[Problem description] Below are the records; copy each line in which "header" occurs.

[Dataset entries]
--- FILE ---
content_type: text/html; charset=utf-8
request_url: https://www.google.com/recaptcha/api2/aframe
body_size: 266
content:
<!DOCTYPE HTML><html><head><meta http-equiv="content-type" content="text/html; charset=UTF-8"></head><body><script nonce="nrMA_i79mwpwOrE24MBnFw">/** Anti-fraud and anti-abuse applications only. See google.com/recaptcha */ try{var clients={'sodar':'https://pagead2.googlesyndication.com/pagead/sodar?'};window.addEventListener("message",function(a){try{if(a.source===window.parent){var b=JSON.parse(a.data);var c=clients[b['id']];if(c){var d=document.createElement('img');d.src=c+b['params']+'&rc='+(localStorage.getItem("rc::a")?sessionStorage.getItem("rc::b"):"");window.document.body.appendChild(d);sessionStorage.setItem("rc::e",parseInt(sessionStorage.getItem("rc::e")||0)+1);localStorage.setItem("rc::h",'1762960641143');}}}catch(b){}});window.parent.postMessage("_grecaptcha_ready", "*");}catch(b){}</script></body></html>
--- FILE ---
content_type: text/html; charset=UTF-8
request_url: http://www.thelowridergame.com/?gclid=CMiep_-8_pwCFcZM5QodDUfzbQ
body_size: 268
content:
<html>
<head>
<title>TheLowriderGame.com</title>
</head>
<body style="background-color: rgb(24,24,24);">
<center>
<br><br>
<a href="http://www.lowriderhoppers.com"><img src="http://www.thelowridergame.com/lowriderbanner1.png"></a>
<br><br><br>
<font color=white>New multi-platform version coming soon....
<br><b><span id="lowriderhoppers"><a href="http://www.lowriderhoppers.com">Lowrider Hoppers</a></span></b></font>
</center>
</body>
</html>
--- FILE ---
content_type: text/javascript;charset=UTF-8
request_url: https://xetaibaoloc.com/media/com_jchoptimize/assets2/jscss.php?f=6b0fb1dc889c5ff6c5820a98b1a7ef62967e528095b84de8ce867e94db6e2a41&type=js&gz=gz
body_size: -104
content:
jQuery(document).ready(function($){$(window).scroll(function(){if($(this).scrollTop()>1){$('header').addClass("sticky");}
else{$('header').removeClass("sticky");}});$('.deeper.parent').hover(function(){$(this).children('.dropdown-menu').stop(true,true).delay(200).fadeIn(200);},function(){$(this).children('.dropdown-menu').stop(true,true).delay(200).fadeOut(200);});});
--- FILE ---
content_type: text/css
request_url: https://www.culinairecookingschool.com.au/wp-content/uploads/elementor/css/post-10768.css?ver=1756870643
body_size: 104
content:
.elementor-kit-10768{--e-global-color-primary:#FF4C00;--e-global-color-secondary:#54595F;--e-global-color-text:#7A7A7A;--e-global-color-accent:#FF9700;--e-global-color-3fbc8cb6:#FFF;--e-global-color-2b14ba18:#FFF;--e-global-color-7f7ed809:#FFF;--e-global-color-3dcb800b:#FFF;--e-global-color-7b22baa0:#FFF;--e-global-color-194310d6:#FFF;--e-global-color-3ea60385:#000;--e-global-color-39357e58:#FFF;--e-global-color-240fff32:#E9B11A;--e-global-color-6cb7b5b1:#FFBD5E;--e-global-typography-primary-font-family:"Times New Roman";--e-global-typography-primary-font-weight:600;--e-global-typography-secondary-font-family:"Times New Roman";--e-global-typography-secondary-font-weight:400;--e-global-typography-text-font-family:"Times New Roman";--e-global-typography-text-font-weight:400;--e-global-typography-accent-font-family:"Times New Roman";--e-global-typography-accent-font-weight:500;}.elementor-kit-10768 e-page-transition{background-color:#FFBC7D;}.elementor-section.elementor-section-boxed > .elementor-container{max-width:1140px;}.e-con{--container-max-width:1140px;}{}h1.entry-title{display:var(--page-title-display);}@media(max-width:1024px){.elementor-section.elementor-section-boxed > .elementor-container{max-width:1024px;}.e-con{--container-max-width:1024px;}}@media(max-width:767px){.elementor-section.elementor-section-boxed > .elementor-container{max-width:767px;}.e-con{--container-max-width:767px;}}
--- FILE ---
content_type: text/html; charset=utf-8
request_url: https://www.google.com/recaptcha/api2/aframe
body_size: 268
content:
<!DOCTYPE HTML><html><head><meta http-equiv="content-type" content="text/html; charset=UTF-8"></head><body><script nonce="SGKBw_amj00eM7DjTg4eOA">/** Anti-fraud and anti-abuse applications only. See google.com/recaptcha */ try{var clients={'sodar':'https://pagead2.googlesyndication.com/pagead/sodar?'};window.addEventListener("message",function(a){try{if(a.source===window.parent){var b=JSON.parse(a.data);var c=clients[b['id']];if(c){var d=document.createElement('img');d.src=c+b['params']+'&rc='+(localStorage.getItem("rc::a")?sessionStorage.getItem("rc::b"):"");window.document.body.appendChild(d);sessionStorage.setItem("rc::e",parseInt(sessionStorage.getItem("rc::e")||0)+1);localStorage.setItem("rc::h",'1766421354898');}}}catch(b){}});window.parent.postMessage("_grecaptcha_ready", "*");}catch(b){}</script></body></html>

[Expected output]
jQuery(document).ready(function($){$(window).scroll(function(){if($(this).scrollTop()>1){$('header').addClass("sticky");}
else{$('header').removeClass("sticky");}});$('.deeper.parent').hover(function(){$(this).children('.dropdown-menu').stop(true,true).delay(200).fadeIn(200);},function(){$(this).children('.dropdown-menu').stop(true,true).delay(200).fadeOut(200);});});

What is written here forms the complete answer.